Please, from the entries below, transcribe exactly the lines that begin at the line with "LINCOLNSHIRE CENTRE NATTERS" and end at the line with "Roger/Anne 01522 871651 John 01522 683541", without the pictures.

■ EXERCISE DATA
-=-=-

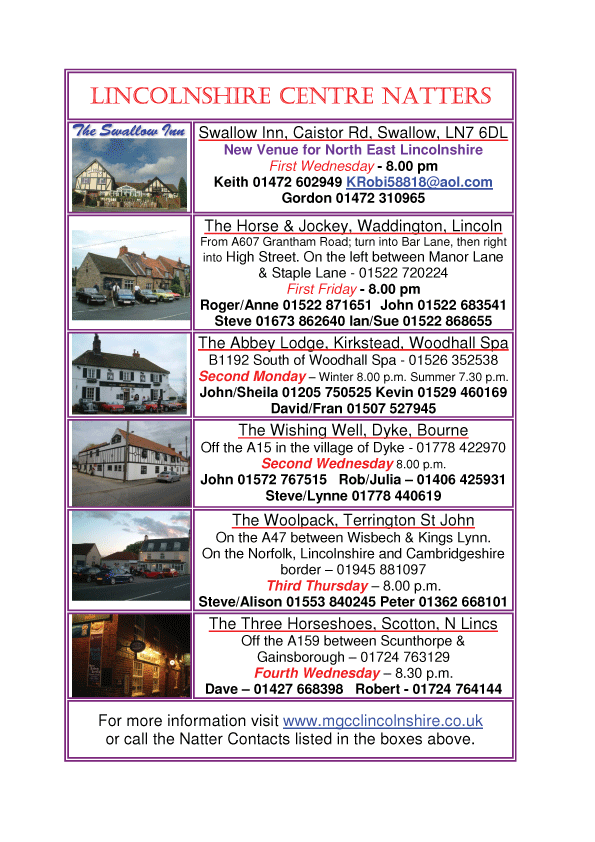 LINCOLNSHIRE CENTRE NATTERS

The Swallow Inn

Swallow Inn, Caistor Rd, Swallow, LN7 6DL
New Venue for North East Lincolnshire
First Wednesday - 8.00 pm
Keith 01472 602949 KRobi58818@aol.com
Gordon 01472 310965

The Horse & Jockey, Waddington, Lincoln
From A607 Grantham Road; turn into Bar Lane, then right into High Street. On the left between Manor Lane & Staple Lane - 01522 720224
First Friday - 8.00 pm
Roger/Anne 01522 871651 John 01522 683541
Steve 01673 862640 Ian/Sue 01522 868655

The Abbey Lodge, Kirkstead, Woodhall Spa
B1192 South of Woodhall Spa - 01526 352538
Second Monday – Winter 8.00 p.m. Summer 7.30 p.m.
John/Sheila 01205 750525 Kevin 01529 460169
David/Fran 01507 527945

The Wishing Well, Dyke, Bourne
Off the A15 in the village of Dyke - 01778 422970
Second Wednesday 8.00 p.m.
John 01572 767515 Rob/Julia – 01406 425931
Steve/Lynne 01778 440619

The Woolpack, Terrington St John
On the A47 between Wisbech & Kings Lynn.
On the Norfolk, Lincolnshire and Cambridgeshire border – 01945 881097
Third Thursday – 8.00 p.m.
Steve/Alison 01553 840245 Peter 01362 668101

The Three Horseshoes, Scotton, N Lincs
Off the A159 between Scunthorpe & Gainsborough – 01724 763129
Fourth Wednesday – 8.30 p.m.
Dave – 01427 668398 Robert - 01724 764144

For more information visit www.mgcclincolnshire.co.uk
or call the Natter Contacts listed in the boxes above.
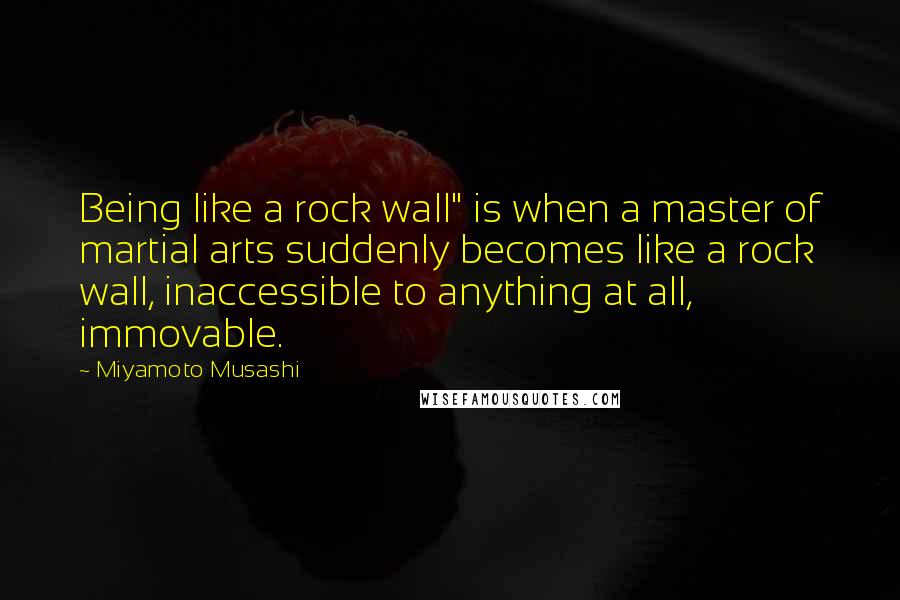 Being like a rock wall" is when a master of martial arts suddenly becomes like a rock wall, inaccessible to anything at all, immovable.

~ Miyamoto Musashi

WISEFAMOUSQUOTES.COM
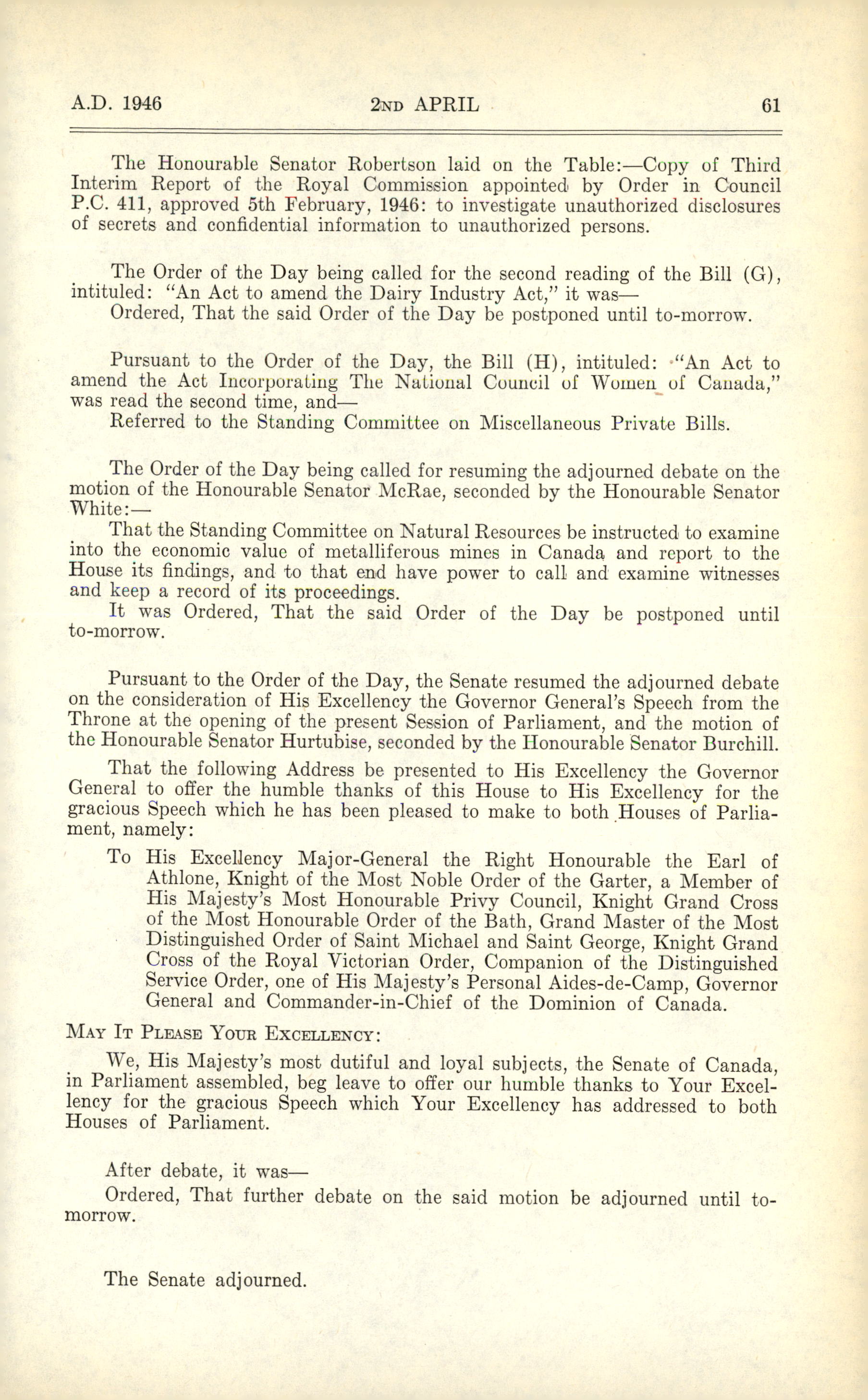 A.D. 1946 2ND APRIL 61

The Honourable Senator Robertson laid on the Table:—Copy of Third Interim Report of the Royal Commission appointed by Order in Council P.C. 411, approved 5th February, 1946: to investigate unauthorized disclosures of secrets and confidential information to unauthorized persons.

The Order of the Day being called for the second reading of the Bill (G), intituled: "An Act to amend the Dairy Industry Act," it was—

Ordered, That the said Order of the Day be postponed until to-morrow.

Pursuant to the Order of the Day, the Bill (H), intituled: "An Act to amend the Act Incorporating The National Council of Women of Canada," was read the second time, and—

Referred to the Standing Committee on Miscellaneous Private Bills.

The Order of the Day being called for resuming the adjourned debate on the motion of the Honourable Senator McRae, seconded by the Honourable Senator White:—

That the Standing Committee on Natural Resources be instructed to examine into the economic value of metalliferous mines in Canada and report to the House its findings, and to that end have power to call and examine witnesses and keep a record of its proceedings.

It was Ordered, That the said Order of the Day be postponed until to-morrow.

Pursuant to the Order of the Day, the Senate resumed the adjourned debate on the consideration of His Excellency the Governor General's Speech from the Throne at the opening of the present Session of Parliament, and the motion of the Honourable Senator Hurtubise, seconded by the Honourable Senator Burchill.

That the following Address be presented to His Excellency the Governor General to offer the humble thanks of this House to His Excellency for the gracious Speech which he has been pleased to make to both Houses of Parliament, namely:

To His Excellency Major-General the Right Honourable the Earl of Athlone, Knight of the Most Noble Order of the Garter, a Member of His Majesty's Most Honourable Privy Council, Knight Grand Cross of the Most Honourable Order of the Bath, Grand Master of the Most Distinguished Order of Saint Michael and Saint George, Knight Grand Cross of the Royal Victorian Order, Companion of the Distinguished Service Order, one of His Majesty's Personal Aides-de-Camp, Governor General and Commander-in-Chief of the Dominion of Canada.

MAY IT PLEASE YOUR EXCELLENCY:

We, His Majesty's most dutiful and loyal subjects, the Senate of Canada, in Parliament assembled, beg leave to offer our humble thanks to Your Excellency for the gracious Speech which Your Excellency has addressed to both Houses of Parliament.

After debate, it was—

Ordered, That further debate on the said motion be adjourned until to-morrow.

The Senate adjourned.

-=-=-

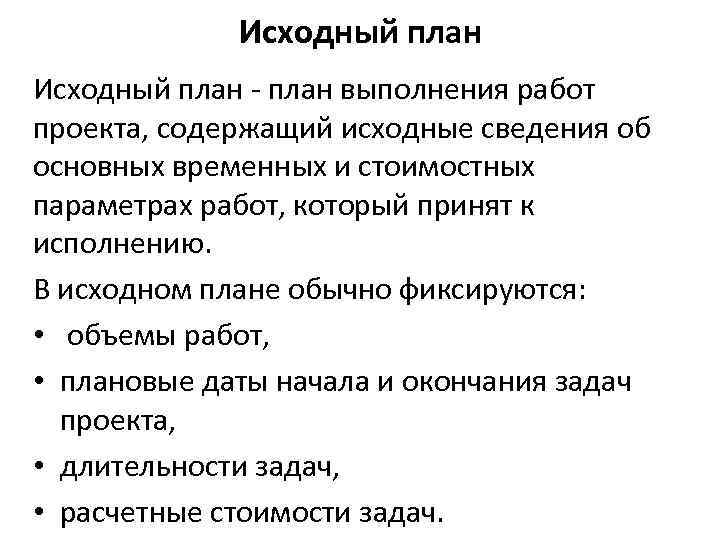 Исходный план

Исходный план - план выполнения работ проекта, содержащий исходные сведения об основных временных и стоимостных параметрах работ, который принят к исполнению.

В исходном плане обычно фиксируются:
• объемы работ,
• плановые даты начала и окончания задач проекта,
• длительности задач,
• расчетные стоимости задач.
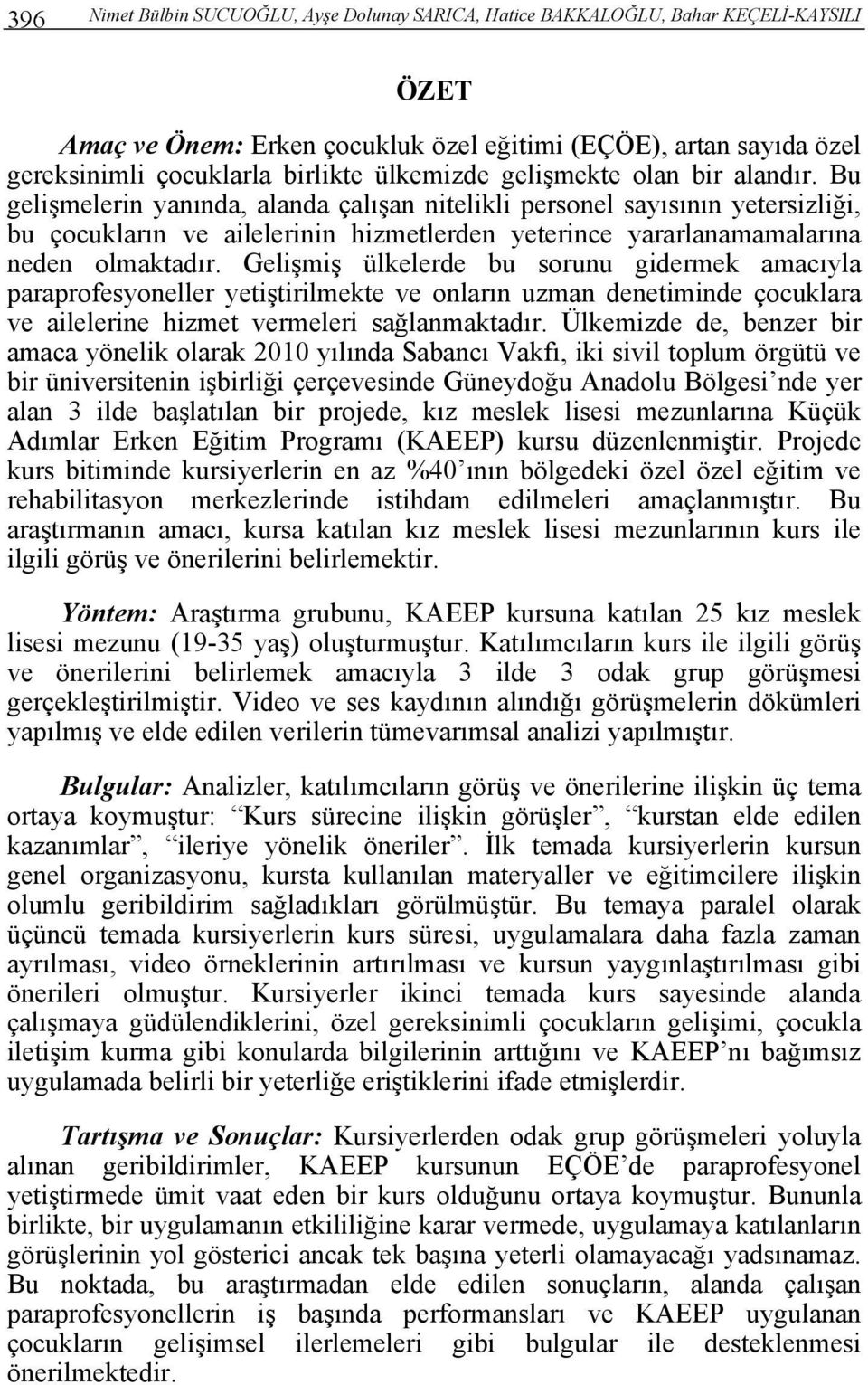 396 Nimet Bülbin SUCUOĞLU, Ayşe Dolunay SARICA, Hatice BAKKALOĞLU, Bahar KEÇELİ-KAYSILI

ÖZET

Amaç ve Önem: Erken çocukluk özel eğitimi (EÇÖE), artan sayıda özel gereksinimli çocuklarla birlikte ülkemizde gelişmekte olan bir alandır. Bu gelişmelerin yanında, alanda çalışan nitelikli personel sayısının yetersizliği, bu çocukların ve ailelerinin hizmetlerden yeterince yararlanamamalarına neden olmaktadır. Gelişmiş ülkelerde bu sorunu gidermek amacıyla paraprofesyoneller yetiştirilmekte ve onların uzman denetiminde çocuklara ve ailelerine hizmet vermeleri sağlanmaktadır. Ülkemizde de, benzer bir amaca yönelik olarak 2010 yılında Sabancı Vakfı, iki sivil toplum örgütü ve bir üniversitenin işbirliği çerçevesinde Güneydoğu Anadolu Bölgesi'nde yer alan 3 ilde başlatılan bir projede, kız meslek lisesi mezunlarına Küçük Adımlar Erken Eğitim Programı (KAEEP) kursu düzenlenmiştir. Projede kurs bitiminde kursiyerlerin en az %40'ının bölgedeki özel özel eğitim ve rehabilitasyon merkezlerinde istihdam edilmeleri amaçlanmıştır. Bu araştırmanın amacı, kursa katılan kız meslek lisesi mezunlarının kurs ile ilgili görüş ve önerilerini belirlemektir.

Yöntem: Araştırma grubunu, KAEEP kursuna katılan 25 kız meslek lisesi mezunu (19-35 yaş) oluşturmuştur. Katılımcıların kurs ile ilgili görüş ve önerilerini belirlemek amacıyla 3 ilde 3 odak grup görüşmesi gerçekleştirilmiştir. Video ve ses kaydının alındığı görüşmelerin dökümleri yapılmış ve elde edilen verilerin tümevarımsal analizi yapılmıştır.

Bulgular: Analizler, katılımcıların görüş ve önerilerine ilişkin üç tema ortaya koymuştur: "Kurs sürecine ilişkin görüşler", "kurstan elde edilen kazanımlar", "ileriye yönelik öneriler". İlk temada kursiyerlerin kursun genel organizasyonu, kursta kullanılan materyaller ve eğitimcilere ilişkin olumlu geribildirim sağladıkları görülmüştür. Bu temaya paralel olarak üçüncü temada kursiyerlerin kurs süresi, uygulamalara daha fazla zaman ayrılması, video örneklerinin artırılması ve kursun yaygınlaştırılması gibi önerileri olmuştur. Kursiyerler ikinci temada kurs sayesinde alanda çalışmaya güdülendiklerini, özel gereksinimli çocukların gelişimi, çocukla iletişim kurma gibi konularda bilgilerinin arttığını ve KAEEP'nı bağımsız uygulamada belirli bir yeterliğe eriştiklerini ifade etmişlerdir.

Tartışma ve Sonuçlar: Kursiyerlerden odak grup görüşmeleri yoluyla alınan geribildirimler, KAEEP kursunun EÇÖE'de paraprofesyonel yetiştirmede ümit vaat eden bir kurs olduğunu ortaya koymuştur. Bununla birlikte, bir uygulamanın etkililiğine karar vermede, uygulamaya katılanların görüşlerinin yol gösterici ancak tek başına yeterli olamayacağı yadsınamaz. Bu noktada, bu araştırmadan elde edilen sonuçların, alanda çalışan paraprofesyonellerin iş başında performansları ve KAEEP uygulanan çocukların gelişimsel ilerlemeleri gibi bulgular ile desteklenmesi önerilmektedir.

-=-=-

■ EXPECTED ANSWER
 LINCOLNSHIRE CENTRE NATTERS

The Swallow Inn

Swallow Inn, Caistor Rd, Swallow, LN7 6DL
New Venue for North East Lincolnshire
First Wednesday - 8.00 pm
Keith 01472 602949 KRobi58818@aol.com
Gordon 01472 310965

The Horse & Jockey, Waddington, Lincoln
From A607 Grantham Road; turn into Bar Lane, then right into High Street. On the left between Manor Lane & Staple Lane - 01522 720224
First Friday - 8.00 pm
Roger/Anne 01522 871651 John 01522 683541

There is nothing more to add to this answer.